Sono entrato a far parte dell’azienda nove anni fa. Prima ho lavorato per studi di design e start-up di progettazione e ingegneria. Il mio primo lavoro in Sud America è stato per un’azienda di elettrodomestici molto simile a V-ZUG. Non ho mai voluto lavorare per una multinazionale: V-ZUG ha le dimensioni giuste, né troppo grande né troppo piccola. È un marchio straordinario, con valori forti: precisione svizzera, sensibilità estetica e qualità eccezionale. Sono stato attratto anche dalla sua strategia di espansione internazionale e dalla modernizzazione del marchio in Svizzera, che ha trasformato un nome consolidato sul mercato nazionale in una presenza globale. Ma ciò che fa davvero la differenza è il team. Mi piace particolarmente collaborare con colleghi di tutte le discipline — gestione del prodotto, ingegneria, produzione, laboratori di prova, software, vendite e marketing — per trovare le soluzioni migliori per la nostra clientela.  

Come fa a bilanciare gli aspetti creativi e quelli strategici del suo ruolo? 

Adotto prospettive diverse, in maniera molto simile al metodo dei Six Thinking Hats di Edward De Bono, muovendomi tra creatività, produzione, business e marketing. Anche discutere con diversi team e prendere in considerazione punti di vista differenti aiuta a trovare il giusto equilibrio.

Secondo lei, quanto della sua personalità si riflette nei prodotti V-ZUG? 

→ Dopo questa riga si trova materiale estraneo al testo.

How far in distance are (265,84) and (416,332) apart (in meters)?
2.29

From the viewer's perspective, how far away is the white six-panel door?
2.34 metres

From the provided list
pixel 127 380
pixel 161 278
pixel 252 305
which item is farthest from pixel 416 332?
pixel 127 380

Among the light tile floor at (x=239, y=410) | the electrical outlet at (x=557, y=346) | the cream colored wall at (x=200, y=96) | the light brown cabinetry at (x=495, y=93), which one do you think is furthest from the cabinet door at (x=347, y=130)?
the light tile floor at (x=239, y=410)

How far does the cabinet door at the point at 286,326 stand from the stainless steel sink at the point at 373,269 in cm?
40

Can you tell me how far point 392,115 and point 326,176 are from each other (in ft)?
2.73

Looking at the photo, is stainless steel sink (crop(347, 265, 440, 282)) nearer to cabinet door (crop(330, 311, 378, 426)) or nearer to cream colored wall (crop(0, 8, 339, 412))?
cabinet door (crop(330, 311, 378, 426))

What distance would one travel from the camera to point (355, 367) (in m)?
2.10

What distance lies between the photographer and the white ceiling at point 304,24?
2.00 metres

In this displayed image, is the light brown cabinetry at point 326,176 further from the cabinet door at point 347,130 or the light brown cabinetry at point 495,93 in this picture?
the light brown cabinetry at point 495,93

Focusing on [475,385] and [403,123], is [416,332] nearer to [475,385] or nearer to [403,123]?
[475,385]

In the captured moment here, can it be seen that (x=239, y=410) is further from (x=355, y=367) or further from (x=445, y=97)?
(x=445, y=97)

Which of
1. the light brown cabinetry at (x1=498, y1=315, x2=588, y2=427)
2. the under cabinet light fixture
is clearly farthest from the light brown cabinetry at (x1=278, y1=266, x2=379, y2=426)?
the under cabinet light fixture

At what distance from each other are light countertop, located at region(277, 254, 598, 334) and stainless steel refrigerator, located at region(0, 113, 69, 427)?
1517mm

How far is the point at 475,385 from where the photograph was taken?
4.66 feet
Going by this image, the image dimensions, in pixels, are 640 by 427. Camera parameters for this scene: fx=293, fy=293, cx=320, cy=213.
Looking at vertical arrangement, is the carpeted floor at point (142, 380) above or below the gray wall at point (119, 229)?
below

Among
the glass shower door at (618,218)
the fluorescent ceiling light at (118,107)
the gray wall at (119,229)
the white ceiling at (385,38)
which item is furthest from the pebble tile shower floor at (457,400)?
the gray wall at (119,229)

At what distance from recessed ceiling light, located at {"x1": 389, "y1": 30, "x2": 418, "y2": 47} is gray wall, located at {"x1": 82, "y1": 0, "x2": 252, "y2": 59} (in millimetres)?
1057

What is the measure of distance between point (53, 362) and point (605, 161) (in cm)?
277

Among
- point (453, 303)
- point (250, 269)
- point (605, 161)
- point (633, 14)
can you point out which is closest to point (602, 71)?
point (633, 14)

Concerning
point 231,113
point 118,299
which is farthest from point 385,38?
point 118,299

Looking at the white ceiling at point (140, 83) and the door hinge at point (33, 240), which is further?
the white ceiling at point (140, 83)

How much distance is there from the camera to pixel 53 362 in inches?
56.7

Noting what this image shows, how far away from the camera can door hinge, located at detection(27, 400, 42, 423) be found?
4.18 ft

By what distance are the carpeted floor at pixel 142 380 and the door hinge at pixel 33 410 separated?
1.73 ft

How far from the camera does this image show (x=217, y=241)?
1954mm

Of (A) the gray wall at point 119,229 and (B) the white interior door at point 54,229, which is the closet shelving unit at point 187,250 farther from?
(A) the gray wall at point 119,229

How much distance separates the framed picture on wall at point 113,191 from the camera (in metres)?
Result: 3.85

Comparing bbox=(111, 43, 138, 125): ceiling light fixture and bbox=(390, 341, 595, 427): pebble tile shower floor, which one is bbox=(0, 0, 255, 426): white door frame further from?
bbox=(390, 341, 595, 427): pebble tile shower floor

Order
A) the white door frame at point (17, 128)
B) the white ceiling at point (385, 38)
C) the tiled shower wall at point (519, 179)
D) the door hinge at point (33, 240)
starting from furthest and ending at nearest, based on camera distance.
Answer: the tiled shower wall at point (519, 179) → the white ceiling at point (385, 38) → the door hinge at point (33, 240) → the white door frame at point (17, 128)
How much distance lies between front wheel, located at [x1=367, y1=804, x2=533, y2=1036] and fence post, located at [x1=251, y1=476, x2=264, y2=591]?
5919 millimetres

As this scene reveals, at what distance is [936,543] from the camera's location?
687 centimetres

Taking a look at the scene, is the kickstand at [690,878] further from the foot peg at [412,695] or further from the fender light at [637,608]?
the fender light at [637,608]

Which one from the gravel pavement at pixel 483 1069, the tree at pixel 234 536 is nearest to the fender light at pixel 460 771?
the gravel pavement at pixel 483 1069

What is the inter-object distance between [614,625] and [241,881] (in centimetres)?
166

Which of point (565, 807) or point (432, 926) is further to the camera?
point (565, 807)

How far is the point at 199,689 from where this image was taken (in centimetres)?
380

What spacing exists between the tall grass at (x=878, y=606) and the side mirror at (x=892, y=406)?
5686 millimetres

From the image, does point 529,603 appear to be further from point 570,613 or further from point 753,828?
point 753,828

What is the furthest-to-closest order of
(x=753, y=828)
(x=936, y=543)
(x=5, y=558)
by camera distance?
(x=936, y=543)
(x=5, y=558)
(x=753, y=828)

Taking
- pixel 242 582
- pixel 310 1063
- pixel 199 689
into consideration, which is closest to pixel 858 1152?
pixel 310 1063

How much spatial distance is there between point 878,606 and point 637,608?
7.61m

Rifletto molto su quest’aspetto. Certo, ci sono la storia dell’azienda, le linee guida e l’identità stabilita, ma sono convinto che se qualcun altro occupasse il mio ruolo, il design sarebbe diverso. Prendiamo per esempio Louis Vuitton: il marchio rimane lo stesso, ma lo stile di Virgil Abloh era diverso da quello di Pharrell Williams. Può essere una piccola percentuale, ma fa la differenza. Credo che l’80% del design provenga dal DNA dell’azienda, mentre il restante 20% rifletta il tocco personale dei direttori artistici. 

Come si evolverà il design nel settore degli elettrodomestici nei prossimi dieci anni? 

Il primo grande cambiamento sarà la sostenibilità — a tutti i livelli. Checché se ne dica, per me è cruciale. Le aziende possono ridurre le emissioni, ripensare la produzione lineare per renderla circolare — proprio come stiamo facendo noi di V-ZUG. Il secondo cambiamento è l’IA. In questo momento è una parola molto in voga, ma non penso che si tratti di una bolla. Nel nostro lavoro utilizziamo già l’IA, che porta ogni giorno un valore enorme. Il passo successivo è capire come l’IA può fare lo stesso per i nostri clienti e semplificare loro la vita. 

Cosa pensa che rimarrà costante nel design, indipendentemente dall’evoluzione della tecnologia o delle tendenze? 

Una direzione chiara nel design — la certezza riguardo a dove si sta andando. Un design per il forno a incasso, uno per il forno a vapore, uno per la lavatrice, uno per il frigorifero. Con delle variazioni, naturalmente, ma sempre all’interno di un linguaggio di design unico e coeso tra tutte le categorie. È la soluzione miracolosa. Un colpo solo, ma che va dritto al segno. Poche aziende ci riescono. Può sembrare semplice, ma mantenere la coerenza richiede un grande sforzo. Credo che ci stiamo riuscendo, grazie a un forte lavoro di squadra e a una chiara visione aziendale.